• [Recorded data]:
---------------

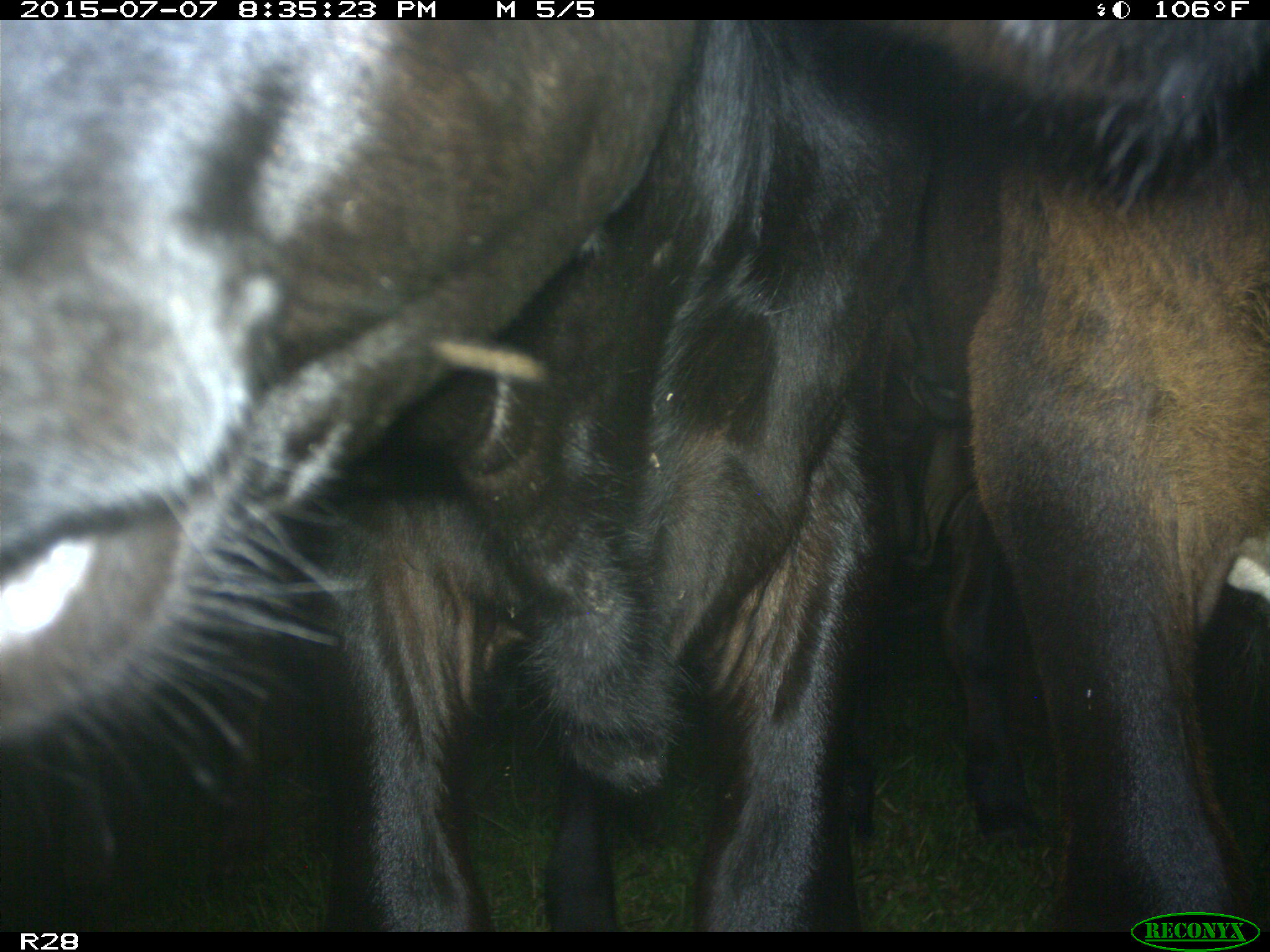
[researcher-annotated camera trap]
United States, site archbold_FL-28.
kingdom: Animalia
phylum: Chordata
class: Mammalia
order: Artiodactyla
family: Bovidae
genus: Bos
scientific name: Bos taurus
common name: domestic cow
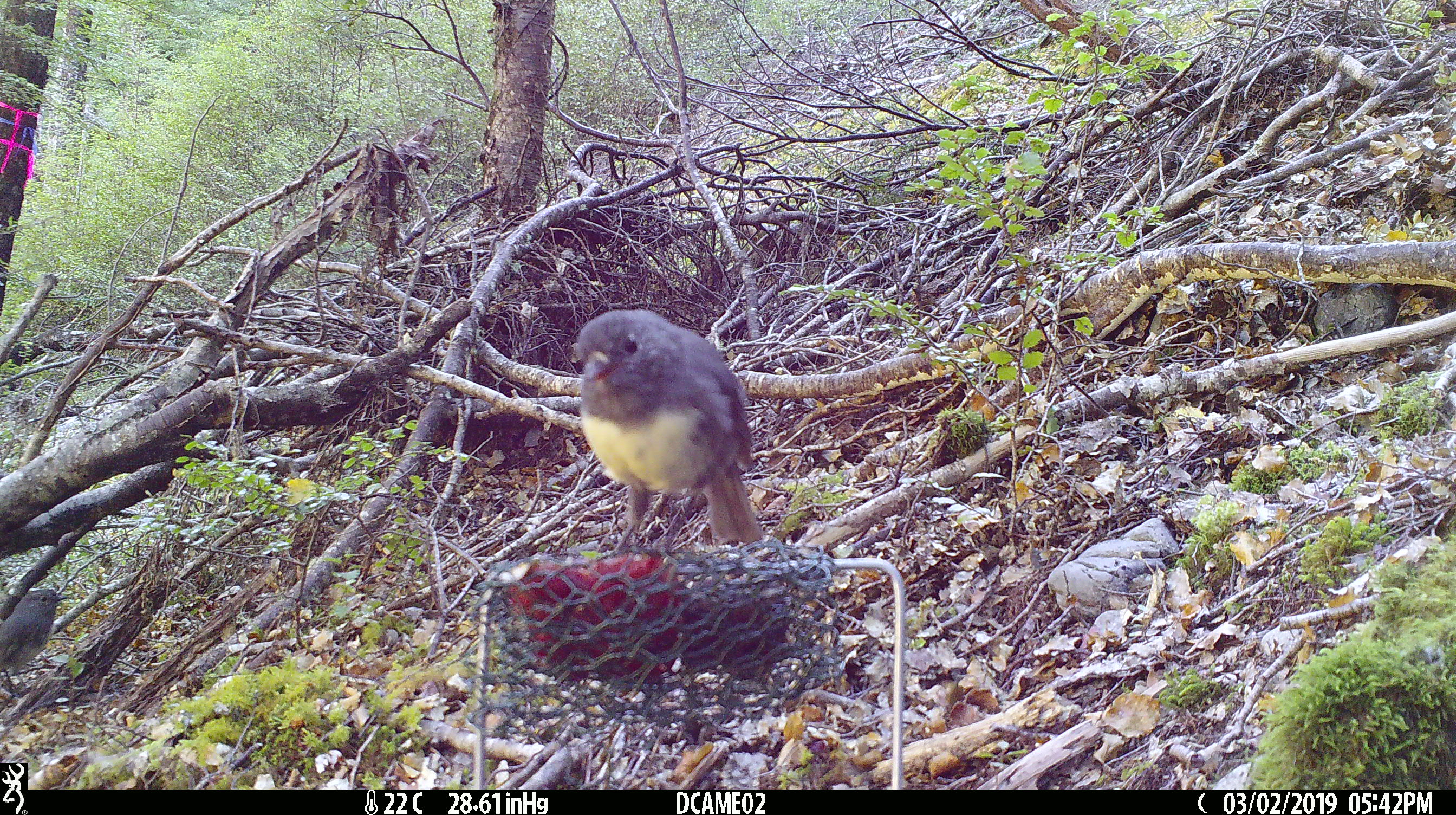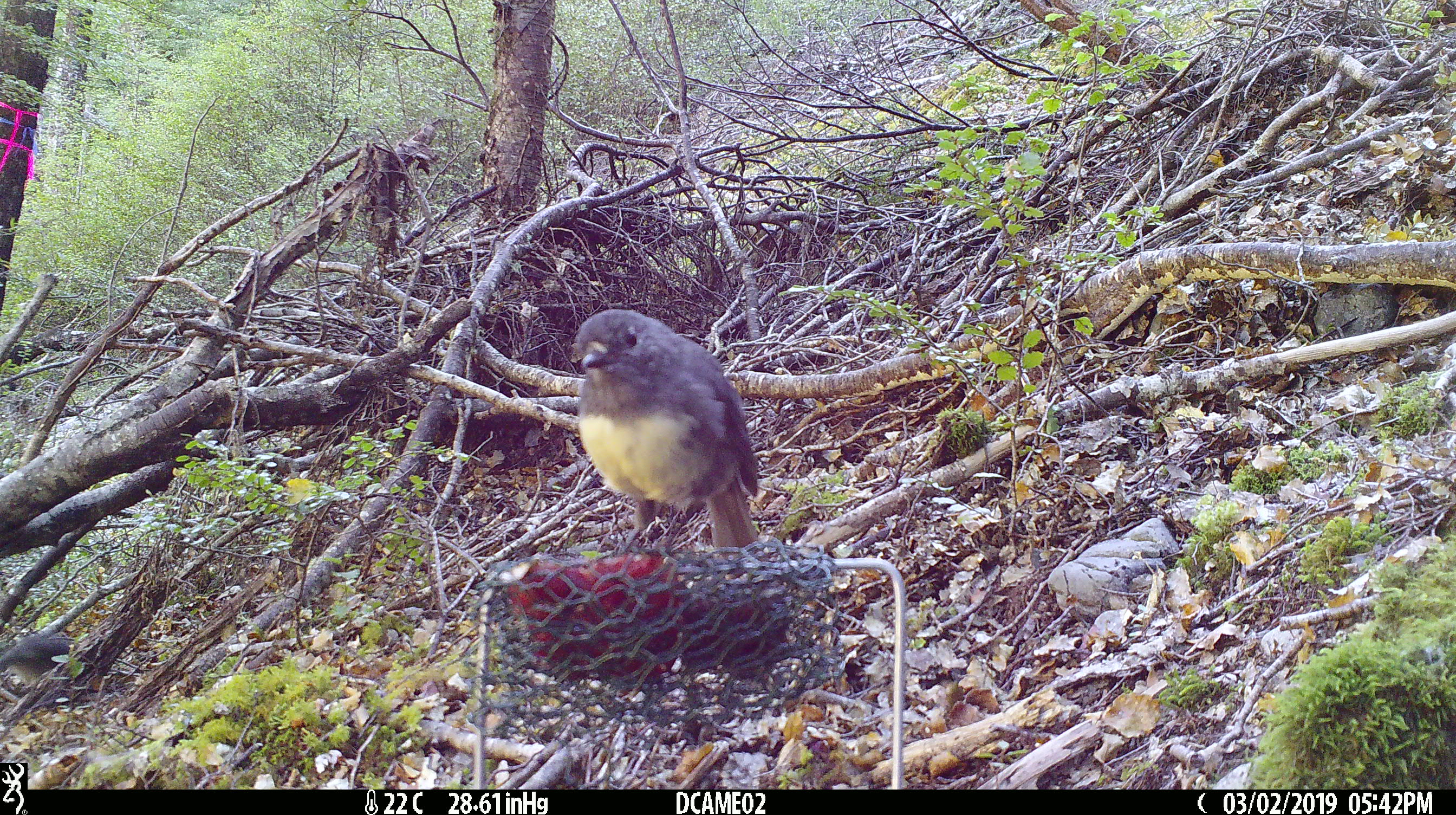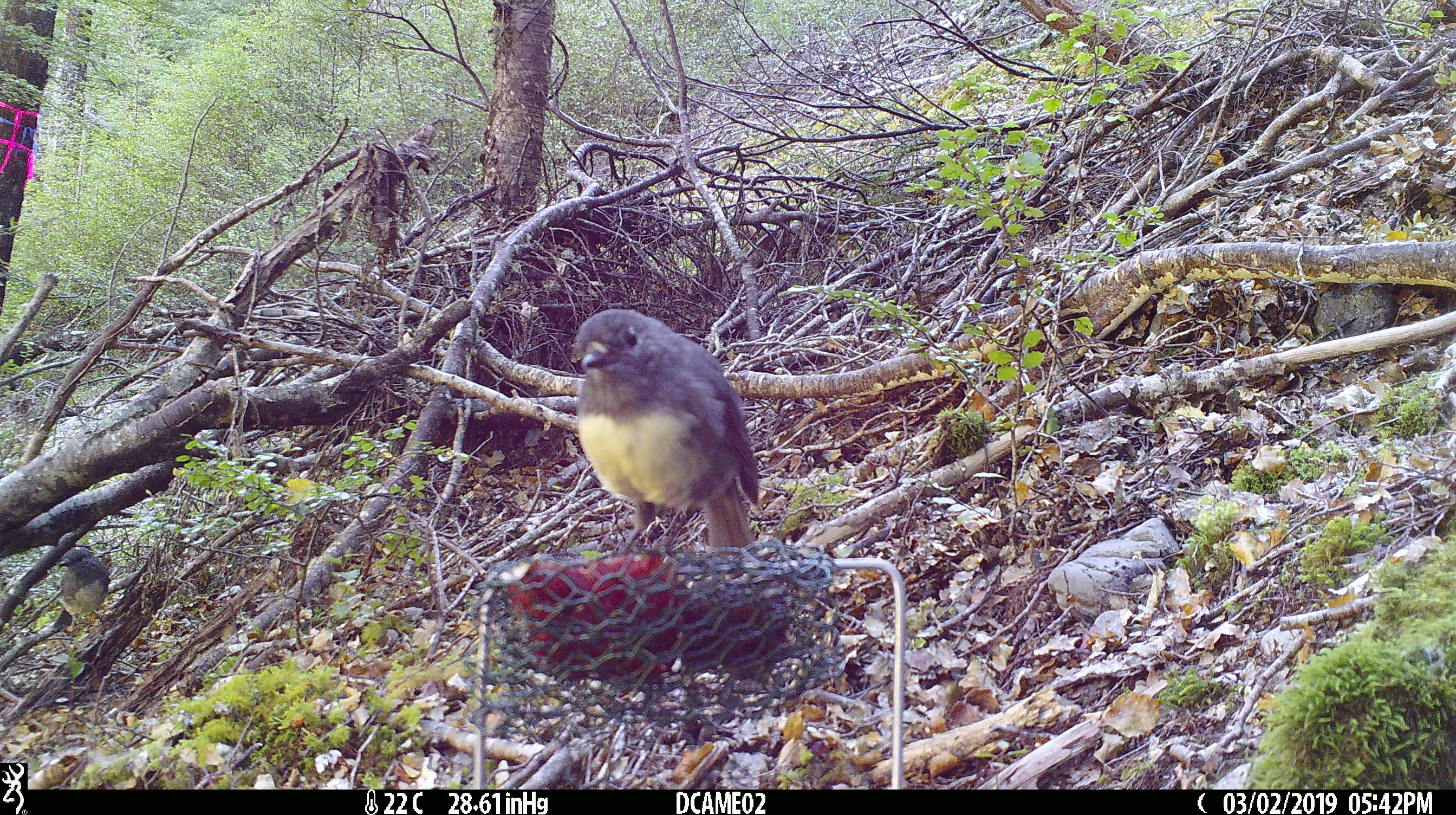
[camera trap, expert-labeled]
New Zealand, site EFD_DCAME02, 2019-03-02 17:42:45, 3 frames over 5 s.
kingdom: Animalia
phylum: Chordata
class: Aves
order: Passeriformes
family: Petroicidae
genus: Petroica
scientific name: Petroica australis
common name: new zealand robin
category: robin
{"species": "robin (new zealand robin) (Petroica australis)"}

---------------

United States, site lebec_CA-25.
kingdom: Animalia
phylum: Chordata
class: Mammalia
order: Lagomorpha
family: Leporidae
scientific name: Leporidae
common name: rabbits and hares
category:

---------------

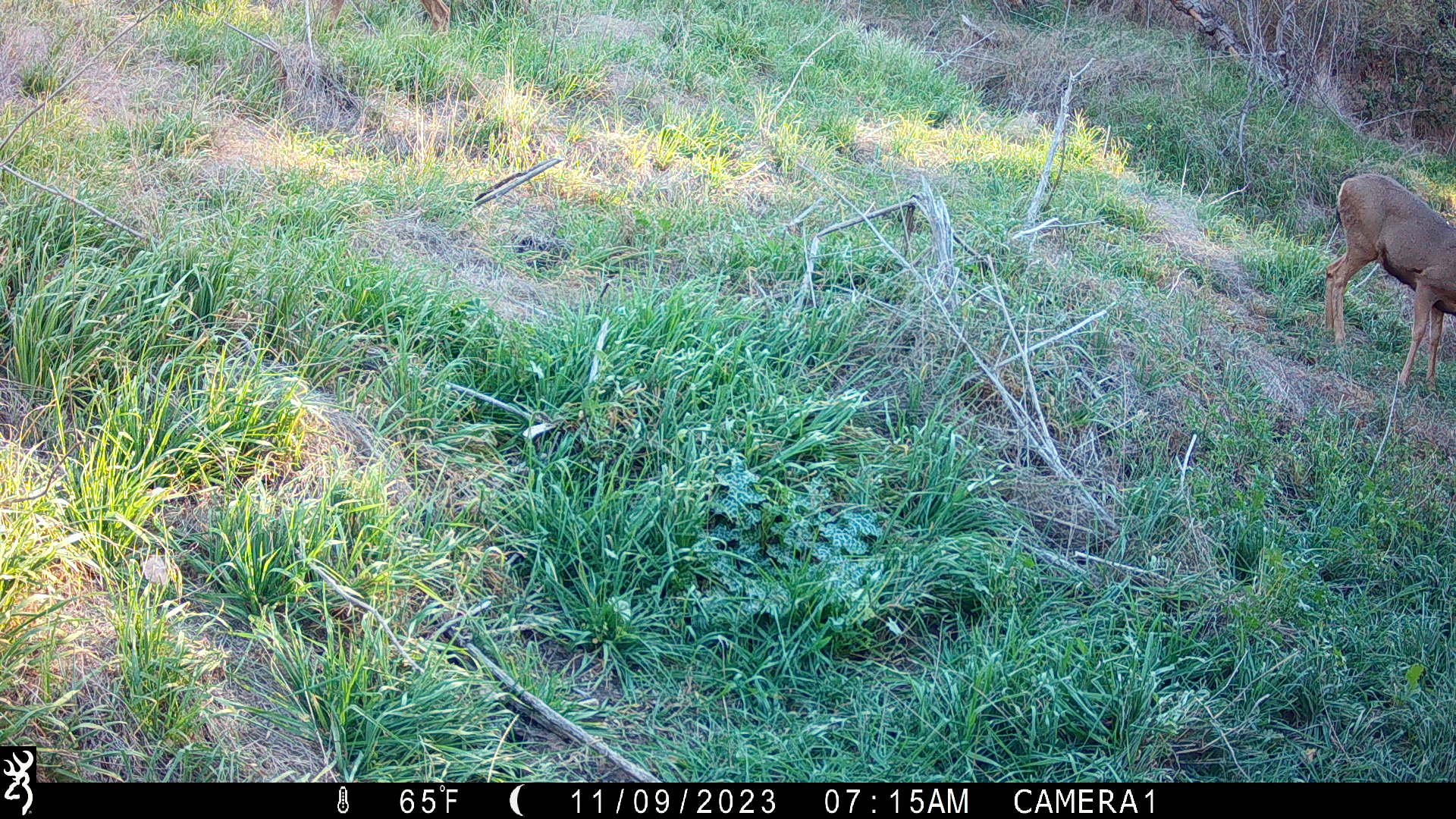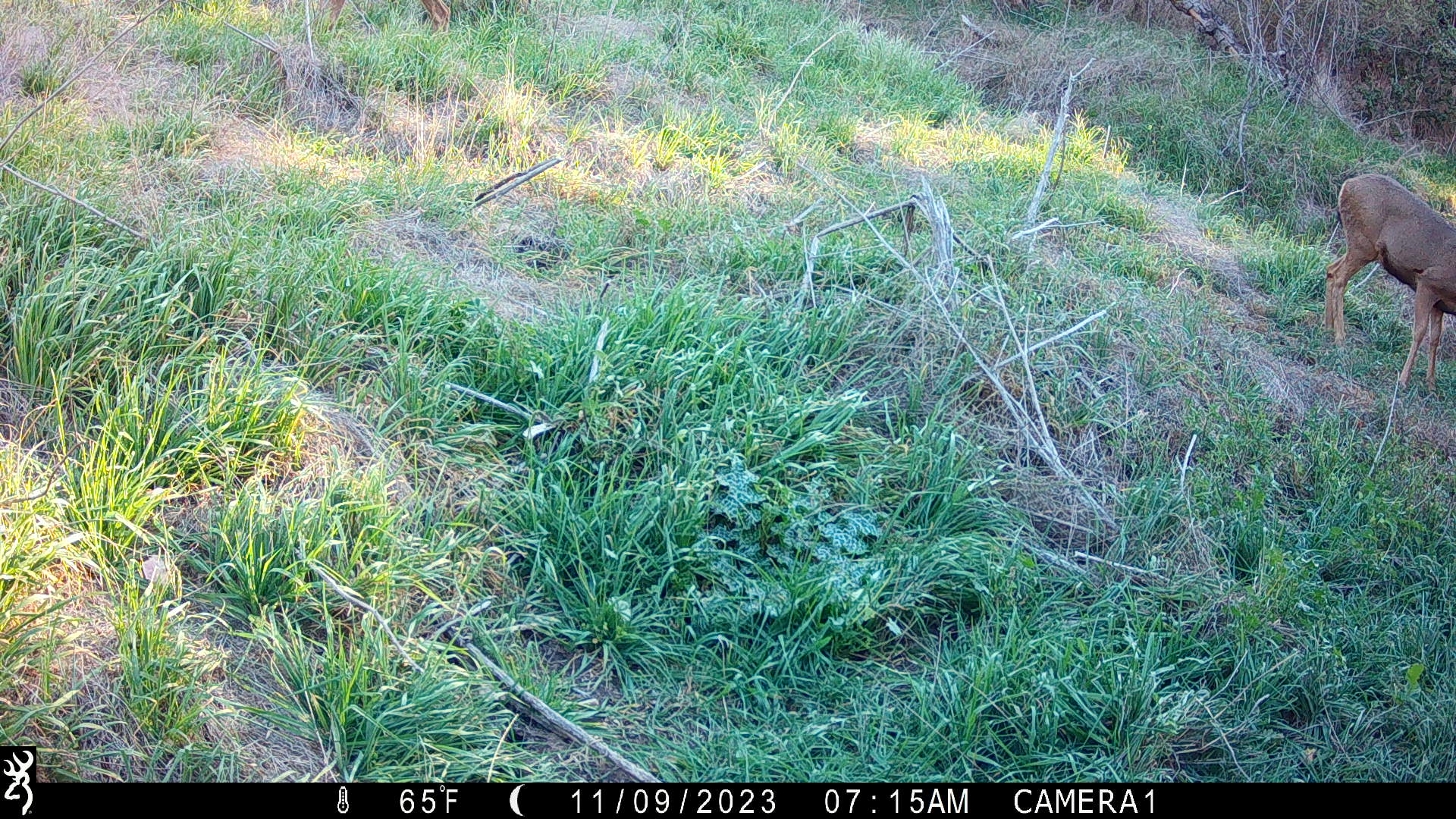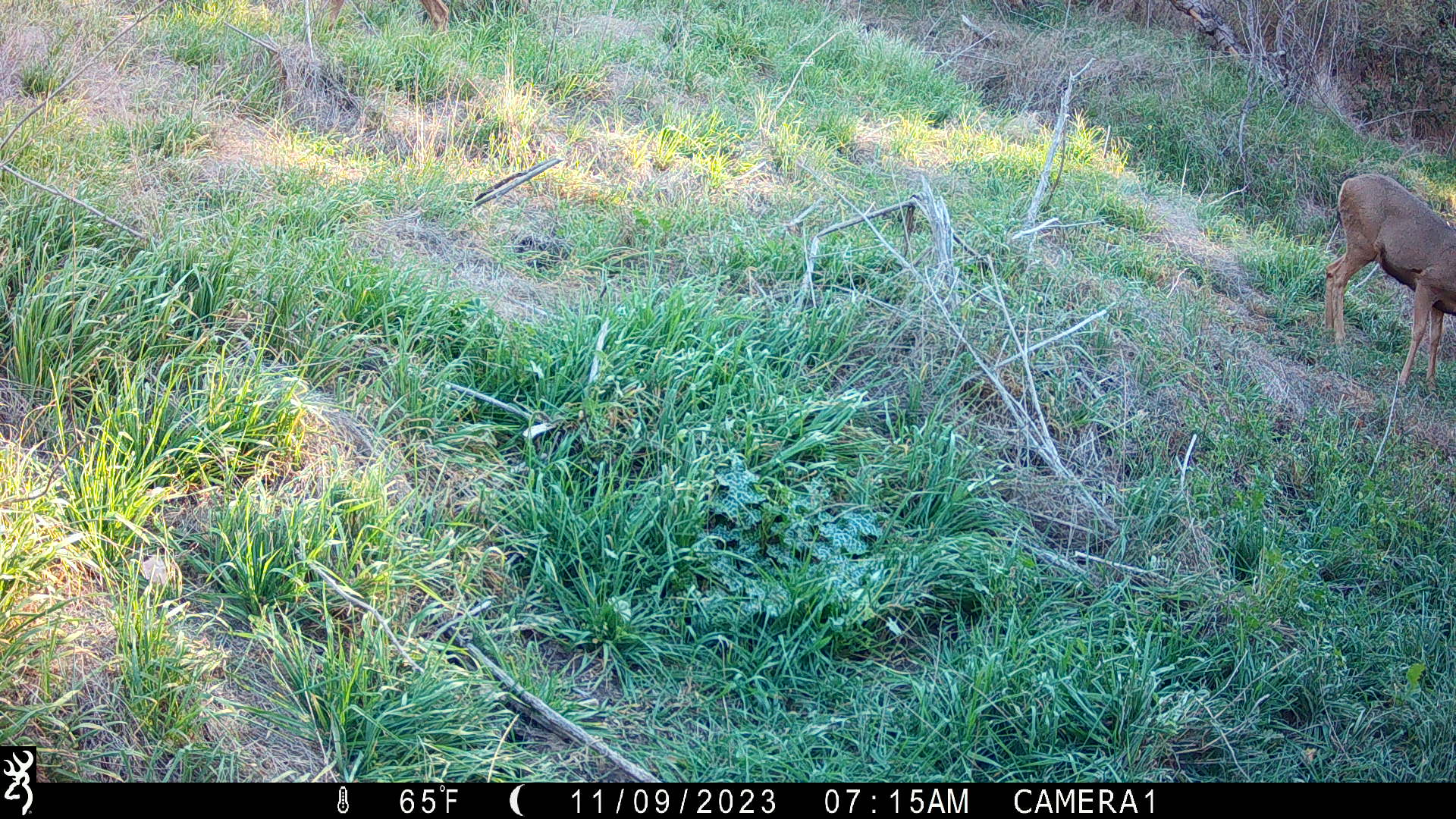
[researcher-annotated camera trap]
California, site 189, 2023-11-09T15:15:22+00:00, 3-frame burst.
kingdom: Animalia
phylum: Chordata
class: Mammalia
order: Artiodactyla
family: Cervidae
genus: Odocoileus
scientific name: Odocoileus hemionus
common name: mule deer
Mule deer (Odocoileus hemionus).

---------------

• [EXERCISE OBJECTIVE]:
Which lines of the data include the string "States"? Copy each of them.

• [SOLUTION TO THE EXERCISE]:
United States, site archbold_FL-28.
United States, site lebec_CA-25.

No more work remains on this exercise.